ASSIGNED TASK =>
Wherever a line in the data below holds "Tanzania", copy that line.

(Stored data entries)
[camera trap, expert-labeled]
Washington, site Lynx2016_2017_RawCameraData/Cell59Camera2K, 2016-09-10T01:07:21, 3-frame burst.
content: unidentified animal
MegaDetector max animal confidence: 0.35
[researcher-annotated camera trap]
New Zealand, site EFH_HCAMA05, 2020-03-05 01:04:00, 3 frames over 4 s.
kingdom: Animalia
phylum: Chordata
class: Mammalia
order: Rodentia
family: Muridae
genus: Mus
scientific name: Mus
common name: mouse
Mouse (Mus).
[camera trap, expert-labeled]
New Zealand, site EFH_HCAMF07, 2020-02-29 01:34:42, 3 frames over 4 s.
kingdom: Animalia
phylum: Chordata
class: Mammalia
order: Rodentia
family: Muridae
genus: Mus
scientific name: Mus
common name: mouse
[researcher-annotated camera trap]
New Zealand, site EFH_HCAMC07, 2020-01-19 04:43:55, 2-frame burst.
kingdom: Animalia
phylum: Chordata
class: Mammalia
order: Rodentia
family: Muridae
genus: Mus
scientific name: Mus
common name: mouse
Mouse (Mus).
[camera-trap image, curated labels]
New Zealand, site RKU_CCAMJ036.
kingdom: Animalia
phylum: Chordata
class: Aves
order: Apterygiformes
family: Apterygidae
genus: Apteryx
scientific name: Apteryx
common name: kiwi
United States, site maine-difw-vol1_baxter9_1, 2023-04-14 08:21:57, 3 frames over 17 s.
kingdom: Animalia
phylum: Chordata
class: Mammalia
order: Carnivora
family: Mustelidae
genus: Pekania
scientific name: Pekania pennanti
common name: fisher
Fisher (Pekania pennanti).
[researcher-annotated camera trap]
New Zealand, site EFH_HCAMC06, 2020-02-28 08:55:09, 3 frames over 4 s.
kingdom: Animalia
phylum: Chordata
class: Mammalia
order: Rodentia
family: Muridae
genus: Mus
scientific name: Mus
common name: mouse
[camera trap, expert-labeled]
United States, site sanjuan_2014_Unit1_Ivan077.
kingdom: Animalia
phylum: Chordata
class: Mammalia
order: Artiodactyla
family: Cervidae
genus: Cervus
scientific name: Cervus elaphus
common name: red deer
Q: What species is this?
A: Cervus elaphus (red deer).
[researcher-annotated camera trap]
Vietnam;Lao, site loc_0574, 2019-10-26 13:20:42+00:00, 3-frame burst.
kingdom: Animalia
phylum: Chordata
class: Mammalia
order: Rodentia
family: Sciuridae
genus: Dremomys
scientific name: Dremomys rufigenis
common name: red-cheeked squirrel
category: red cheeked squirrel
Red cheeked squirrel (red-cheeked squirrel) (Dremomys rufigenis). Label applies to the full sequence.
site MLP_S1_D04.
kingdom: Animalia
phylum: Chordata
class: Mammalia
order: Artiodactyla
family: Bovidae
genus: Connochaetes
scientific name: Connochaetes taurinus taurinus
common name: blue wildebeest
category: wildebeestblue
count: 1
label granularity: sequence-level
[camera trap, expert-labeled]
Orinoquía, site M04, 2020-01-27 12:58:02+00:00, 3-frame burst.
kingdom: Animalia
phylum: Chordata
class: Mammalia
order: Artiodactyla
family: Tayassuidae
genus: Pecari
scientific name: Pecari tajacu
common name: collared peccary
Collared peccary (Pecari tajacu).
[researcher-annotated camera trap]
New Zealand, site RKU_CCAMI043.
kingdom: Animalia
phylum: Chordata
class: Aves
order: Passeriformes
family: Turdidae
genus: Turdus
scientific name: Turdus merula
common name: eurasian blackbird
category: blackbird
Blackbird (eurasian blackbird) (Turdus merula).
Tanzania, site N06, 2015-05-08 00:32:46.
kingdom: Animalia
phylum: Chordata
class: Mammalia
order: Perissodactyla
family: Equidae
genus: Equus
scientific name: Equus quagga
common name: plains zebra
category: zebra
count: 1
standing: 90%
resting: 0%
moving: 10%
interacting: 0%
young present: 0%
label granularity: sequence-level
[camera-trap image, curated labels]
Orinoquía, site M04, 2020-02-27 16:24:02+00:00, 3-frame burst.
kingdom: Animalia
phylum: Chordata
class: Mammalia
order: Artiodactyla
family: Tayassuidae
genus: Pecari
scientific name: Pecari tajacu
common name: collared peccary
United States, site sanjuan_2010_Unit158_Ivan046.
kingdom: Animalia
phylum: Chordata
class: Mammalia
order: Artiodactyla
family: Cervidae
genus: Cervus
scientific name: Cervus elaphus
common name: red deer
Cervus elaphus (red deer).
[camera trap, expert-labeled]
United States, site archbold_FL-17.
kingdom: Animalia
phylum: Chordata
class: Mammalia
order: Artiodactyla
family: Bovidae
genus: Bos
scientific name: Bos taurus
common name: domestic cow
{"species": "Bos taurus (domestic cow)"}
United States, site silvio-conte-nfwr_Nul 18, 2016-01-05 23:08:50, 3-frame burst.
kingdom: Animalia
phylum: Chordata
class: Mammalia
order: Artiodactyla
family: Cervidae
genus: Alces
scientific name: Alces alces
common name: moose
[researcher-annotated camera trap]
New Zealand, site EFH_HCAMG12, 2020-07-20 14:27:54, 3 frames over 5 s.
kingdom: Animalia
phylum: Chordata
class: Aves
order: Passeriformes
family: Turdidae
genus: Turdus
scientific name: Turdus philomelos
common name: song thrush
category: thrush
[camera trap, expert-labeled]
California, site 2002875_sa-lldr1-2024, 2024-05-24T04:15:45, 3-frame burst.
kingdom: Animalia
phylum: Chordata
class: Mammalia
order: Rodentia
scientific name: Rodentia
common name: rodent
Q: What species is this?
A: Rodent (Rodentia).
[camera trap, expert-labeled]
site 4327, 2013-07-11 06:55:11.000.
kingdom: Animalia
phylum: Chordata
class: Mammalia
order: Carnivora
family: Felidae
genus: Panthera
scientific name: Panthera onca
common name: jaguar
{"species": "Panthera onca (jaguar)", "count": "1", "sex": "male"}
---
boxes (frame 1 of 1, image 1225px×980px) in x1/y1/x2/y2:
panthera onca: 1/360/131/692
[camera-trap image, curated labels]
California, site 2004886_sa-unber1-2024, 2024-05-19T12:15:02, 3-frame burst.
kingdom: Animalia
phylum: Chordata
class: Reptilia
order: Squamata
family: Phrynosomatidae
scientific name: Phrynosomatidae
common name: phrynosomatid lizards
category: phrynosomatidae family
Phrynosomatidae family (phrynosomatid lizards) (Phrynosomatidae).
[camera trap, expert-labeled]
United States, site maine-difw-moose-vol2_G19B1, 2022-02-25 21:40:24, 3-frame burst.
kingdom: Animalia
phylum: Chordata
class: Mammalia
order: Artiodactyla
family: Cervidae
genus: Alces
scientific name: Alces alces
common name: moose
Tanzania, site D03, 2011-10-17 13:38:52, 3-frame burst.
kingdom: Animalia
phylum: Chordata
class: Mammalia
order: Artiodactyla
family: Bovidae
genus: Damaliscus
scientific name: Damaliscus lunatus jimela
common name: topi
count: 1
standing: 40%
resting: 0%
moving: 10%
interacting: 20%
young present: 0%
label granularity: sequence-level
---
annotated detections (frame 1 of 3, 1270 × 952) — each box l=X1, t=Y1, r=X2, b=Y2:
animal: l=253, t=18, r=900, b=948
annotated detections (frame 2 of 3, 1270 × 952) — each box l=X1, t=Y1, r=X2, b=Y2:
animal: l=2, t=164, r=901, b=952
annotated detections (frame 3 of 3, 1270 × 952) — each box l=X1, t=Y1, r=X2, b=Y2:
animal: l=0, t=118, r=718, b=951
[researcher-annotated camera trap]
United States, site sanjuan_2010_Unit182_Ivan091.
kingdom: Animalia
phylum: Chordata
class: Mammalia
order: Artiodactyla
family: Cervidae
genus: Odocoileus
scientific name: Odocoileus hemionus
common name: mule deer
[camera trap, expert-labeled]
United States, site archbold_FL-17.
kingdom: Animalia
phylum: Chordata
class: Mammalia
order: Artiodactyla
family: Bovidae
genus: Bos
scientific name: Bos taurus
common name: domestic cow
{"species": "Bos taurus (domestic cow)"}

RESPONSE TO THE TASK =>
Tanzania, site N06, 2015-05-08 00:32:46.
Tanzania, site D03, 2011-10-17 13:38:52, 3-frame burst.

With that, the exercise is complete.